▶ [To do]
Nothing before the line containing "All-beef hot dog, chopped" belongs in the answer; quote that line and all lines after it through the end of the material, word for word.
►
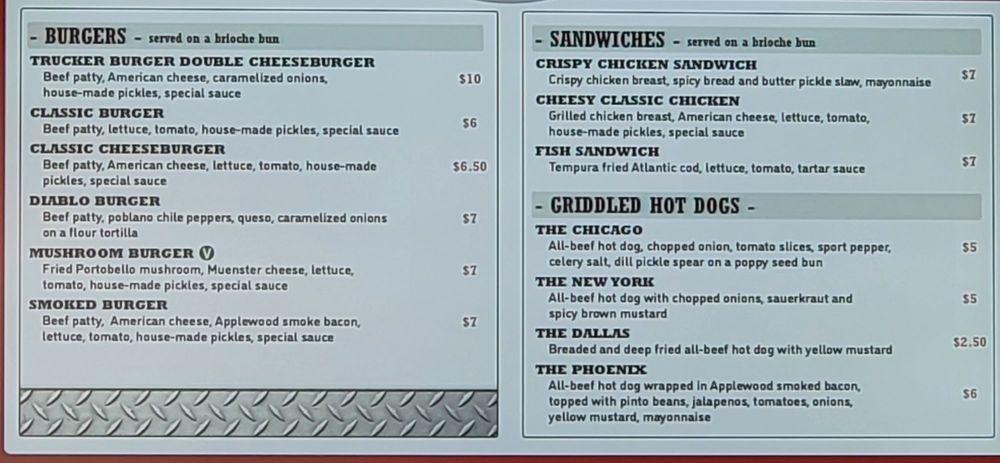 - BURGERS - served on a brioche bun

TRUCKER BURGER DOUBLE CHEESEBURGER
Beef patty, American cheese, caramelized onions, house-made pickles, special sauce $10

CLASSIC BURGER
Beef patty, lettuce, tomato, house-made pickles, special sauce $6

CLASSIC CHEESEBURGER
Beef patty, American cheese, lettuce, tomato, house-made pickles, special sauce $6.50

DIABLO BURGER
Beef patty, poblano chile peppers, queso, caramelized onions on a flour tortilla $7

MUSHROOM BURGER V
Fried Portobello mushroom, Muenster cheese, lettuce, tomato, house-made pickles, special sauce $7

SMOKED BURGER
Beef patty, American cheese, Applewood smoke bacon, lettuce, tomato, house-made pickles, special sauce $7

- SANDWICHES - served on a brioche bun

CRISPY CHICKEN SANDWICH
Crispy chicken breast, spicy bread and butter pickle slaw, mayonnaise $7

CHEESY CLASSIC CHICKEN
Grilled chicken breast, American cheese, lettuce, tomato, house-made pickles, special sauce $7

FISH SANDWICH
Tempura fried Atlantic cod, lettuce, tomato, tartar sauce $7

- GRIDDLED HOT DOGS -

THE CHICAGO
All-beef hot dog, chopped onion, tomato slices, sport pepper, celery salt, dill pickle spear on a poppy seed bun $5

THE NEW YORK
All-beef hot dog with chopped onions, sauerkraut and spicy brown mustard $5

THE DALLAS
Breaded and deep fried all-beef hot dog with yellow mustard $2.50

THE PHOENIX
All-beef hot dog wrapped in Applewood smoked bacon, topped with pinto beans, jalapenos, tomatoes, onions, yellow mustard, mayonnaise $6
◄
▶ [Result for this exercise]
All-beef hot dog, chopped onion, tomato slices, sport pepper, celery salt, dill pickle spear on a poppy seed bun $5

THE NEW YORK
All-beef hot dog with chopped onions, sauerkraut and spicy brown mustard $5

THE DALLAS
Breaded and deep fried all-beef hot dog with yellow mustard $2.50

THE PHOENIX
All-beef hot dog wrapped in Applewood smoked bacon, topped with pinto beans, jalapenos, tomatoes, onions, yellow mustard, mayonnaise $6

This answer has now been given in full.